- **What you should do**
Please put each line of the data below into a Markdown table with two columns, Row and Content, numbering the rows in order and leaving out blank lines.

- **The records**
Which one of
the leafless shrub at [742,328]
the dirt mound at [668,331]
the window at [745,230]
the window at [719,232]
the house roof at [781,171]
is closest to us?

- **Exercise solution**
| Row | Content |
|---|---|
| 1 | Which one of |
| 2 | the leafless shrub at [742,328] |
| 3 | the dirt mound at [668,331] |
| 4 | the window at [745,230] |
| 5 | the window at [719,232] |
| 6 | the house roof at [781,171] |
| 7 | is closest to us? |